[WHAT YOU NEED TO DO]
Please lay out the material from the line with "at this scene?" up to and including the line with "40.8 meters" as a Markdown table with the columns Row and Line, numbering each row and leaving out blank lines.

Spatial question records
-- Begin --

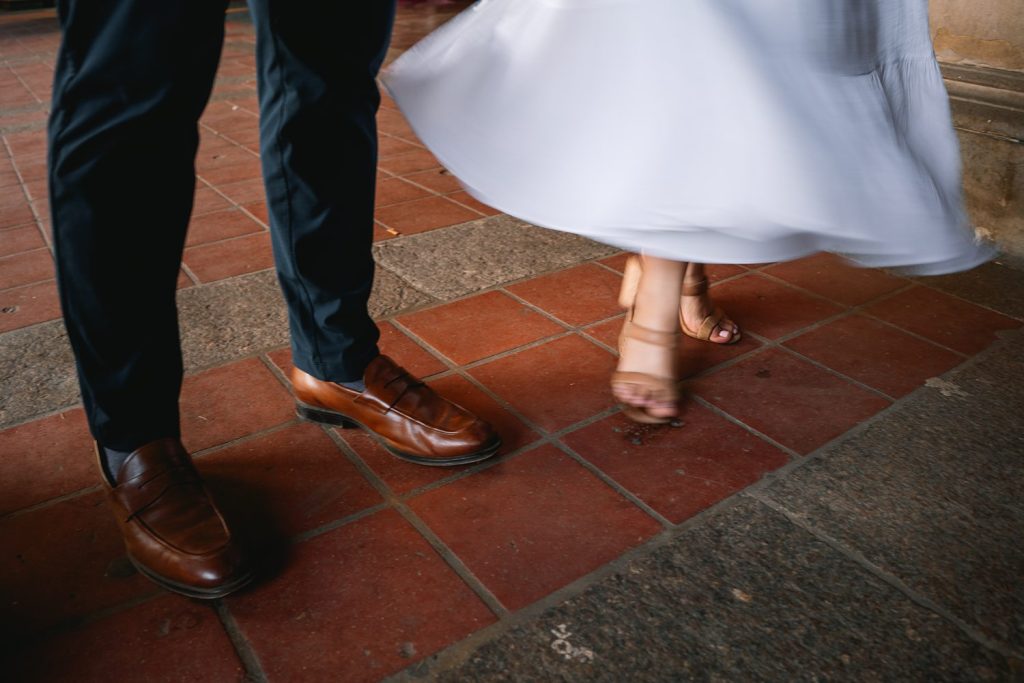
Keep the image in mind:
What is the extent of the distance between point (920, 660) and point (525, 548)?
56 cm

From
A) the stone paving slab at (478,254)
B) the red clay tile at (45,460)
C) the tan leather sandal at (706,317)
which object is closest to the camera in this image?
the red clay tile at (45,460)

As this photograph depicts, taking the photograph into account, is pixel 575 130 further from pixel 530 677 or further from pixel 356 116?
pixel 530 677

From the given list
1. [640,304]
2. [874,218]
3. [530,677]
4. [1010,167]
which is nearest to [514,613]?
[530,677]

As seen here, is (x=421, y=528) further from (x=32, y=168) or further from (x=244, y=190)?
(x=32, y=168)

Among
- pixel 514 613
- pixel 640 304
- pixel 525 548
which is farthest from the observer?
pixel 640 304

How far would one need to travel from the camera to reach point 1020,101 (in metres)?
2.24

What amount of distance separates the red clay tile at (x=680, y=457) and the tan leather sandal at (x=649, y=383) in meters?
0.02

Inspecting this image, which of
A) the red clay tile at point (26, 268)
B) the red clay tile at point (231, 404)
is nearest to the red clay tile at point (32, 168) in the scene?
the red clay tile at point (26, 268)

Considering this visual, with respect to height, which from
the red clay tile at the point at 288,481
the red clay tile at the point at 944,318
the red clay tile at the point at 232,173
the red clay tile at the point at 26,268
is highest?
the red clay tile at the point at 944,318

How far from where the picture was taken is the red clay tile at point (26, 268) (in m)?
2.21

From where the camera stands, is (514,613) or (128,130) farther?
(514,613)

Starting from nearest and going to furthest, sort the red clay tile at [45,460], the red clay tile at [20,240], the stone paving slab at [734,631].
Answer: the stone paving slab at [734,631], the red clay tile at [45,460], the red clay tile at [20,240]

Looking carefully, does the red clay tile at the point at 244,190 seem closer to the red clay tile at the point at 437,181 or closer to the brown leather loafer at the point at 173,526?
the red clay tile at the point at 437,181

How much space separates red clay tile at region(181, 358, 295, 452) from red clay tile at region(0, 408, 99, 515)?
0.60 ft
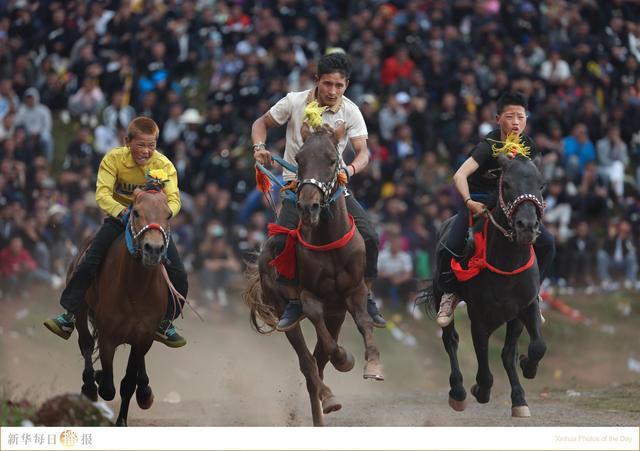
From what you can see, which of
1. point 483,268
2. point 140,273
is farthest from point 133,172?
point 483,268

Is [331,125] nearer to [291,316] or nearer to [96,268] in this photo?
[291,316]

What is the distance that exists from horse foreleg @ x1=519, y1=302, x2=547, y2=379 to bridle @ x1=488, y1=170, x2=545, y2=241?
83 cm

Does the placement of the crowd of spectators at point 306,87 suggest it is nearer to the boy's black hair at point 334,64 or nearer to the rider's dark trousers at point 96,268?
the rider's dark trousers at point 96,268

-- End --
-- Begin --

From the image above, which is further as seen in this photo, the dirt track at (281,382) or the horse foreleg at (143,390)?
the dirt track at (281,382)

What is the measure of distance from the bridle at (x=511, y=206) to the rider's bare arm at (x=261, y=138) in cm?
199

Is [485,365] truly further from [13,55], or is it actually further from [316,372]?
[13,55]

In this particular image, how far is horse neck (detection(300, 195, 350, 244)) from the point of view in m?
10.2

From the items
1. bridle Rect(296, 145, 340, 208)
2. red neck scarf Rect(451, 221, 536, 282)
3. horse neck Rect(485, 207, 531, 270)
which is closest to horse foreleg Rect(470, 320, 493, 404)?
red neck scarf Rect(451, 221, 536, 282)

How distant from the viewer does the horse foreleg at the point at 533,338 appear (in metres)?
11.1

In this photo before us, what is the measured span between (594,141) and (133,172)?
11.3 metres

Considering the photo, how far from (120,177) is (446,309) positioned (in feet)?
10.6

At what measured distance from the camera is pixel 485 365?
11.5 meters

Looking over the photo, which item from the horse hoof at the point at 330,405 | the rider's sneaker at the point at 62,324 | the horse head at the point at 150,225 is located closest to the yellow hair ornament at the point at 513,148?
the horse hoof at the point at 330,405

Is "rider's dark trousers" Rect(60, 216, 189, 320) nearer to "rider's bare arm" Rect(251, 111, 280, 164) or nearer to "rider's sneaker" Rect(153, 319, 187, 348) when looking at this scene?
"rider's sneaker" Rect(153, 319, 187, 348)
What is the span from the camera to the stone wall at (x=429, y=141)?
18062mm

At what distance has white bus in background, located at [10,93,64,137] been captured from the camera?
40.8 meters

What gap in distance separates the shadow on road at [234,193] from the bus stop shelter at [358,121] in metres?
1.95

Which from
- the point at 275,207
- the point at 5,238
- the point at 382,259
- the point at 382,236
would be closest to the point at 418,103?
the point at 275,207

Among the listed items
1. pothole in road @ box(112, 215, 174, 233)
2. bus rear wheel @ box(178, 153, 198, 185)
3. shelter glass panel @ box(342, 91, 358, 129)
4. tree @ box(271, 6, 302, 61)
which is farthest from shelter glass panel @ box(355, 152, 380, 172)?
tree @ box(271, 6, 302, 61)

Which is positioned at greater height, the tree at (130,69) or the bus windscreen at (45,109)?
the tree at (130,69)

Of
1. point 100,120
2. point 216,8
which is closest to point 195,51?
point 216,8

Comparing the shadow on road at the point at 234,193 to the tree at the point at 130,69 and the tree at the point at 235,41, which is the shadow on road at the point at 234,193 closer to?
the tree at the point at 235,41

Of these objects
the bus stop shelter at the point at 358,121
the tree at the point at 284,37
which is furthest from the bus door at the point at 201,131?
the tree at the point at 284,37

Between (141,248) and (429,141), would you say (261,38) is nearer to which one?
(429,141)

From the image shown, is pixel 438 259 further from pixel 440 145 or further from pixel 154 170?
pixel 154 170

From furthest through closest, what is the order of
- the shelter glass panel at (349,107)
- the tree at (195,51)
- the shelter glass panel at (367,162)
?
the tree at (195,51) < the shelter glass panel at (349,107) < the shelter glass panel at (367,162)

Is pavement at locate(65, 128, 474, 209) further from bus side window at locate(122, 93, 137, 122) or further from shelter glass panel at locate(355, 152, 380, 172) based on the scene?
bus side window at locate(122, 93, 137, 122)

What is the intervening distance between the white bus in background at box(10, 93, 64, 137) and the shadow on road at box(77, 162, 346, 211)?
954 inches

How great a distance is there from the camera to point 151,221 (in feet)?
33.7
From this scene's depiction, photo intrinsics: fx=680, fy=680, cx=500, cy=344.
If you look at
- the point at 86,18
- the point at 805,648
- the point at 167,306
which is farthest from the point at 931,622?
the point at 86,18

-- End --

[THE RESPONSE]
| Row | Line |
|---|---|
| 1 | Is "rider's dark trousers" Rect(60, 216, 189, 320) nearer to "rider's bare arm" Rect(251, 111, 280, 164) or nearer to "rider's sneaker" Rect(153, 319, 187, 348) when looking at this scene? |
| 2 | "rider's sneaker" Rect(153, 319, 187, 348) |
| 3 | What is the span from the camera to the stone wall at (x=429, y=141)? |
| 4 | 18062mm |
| 5 | At what distance has white bus in background, located at [10,93,64,137] been captured from the camera? |
| 6 | 40.8 meters |